In the first part, leading up to the act of seppuku, Mishima has taken over the Eastern Army headquarters with his small private army and tied up General Mashita. He reflects on his death to music which reminded me of Britten, whose church parable Curlew River was also Japanese-inspired. The mood is initially heroic but then becomes calm as Stevens imitates popular ballad culture to the words “It isn’t face, it is isn’t race; What is it I look back upon?...” Once the gruesome act is over, Natsuko – Mishima’s grandmother – sings a lullaby that could have come from a Broadway musical.

The second part is an extended orchestral interlude entitled The Buddha weeps. This is deeply elegiac and the most original part of the work musically. The Buddha is weeping not for Mishima but for the state of the world – the underlying inspiration for his suicide.

The final section is a long soliloquy called Satoko’s song. She is now aged 83 and a Mother Superior at a convent. Her reflections on life are coloured by denial and uncertainty, and provide a moving conclusion to the work in a similar musical idiom to the opening.

The Reluctant Masquerade had quite a long gestation, Seppuku and Lullaby originally having being conceived as a self-contained work.
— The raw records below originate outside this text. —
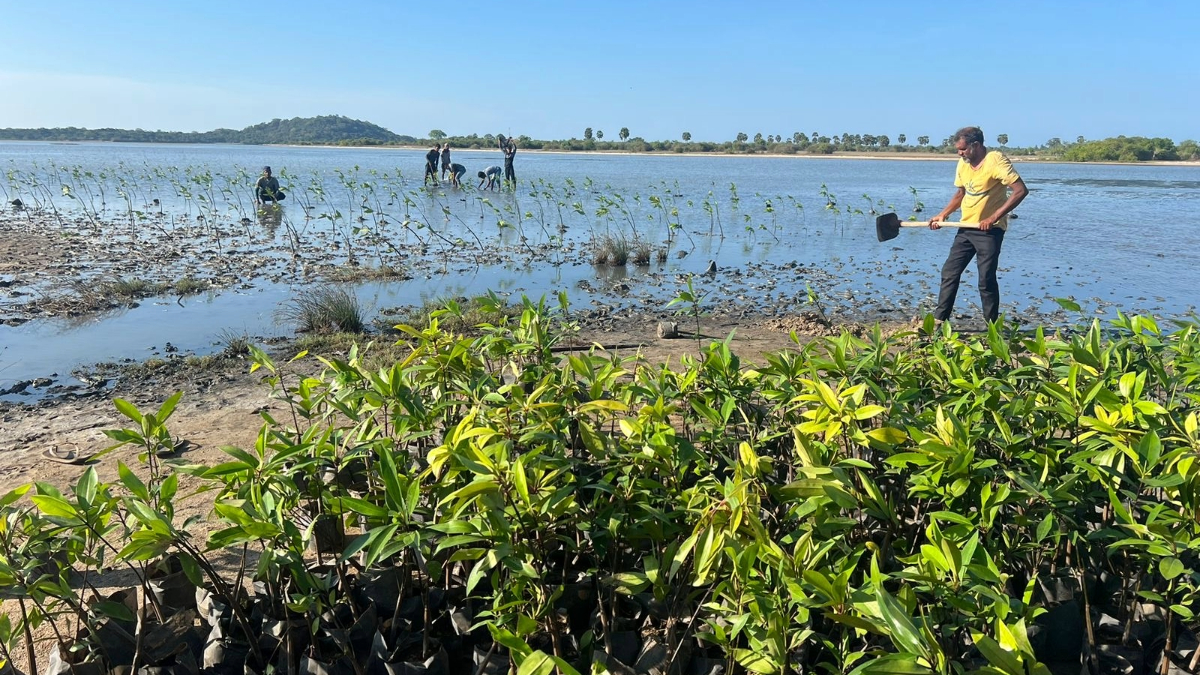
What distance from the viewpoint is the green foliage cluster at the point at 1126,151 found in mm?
63125

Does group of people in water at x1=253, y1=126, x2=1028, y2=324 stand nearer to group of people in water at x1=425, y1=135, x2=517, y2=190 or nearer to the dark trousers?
the dark trousers

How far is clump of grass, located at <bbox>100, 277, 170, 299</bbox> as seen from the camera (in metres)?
8.91

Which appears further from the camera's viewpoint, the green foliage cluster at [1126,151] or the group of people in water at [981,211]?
the green foliage cluster at [1126,151]

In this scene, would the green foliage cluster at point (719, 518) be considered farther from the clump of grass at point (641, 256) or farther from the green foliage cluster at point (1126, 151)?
the green foliage cluster at point (1126, 151)

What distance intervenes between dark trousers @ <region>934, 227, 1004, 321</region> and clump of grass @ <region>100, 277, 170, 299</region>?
28.0ft

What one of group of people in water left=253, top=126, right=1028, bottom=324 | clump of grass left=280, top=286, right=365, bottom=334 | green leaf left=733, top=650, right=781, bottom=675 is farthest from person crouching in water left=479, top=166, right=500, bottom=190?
green leaf left=733, top=650, right=781, bottom=675

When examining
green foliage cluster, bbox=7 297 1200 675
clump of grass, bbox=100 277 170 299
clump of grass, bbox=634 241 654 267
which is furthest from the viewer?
clump of grass, bbox=634 241 654 267

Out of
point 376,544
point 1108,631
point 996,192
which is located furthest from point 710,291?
point 376,544

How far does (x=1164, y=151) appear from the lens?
213 feet

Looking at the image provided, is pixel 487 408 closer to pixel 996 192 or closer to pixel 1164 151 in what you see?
pixel 996 192

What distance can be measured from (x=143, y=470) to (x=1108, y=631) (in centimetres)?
406

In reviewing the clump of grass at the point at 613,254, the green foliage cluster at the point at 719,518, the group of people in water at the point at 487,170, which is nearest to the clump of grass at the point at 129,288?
the clump of grass at the point at 613,254

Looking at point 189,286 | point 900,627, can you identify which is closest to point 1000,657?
point 900,627

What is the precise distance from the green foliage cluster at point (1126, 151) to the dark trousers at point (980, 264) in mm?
68212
The complete libretto is dated 1993 and the music was finished in 2000. The recording took four years to prepare and was paid for by the composer. I presume it has not yet been staged – and there would be some challenges in doing so. This well-sung and powerfully realised recording makes a case for that, perhaps alongside an established one-acter such as Puccini’s Suor Angelica.

If the above has whetted your appetite, then there is a substantial sound sample from the first part available on the Pristine Classical website alongside an amusing interview with the composer. This laudable enterprise started up a couple of years ago focusing on historical re-issues but has recently begun to include modern recordings. The whole opera can be downloaded in MP3 format for 6 Euros and it’s a bargain. It is also possible to download the libretto and print off CD covers. This is what I did – it took only a few minutes and the sound quality is perfectly fine. I can also recommend downloading Stevens’s Concertetto Concitato – a mini piano concerto lasting just under 10 minutes, and which could be burnt on to the same CD. Trenchant and powerful this is delivered with some panache by Jaromir Klepac, also accompanied by forces from Prague.

The work of James Stevens is hardly familiar but here makes a powerful impression. In The Reluctant Masquerade he deliberately fuses multiple musical idioms into a coherent and compelling experience.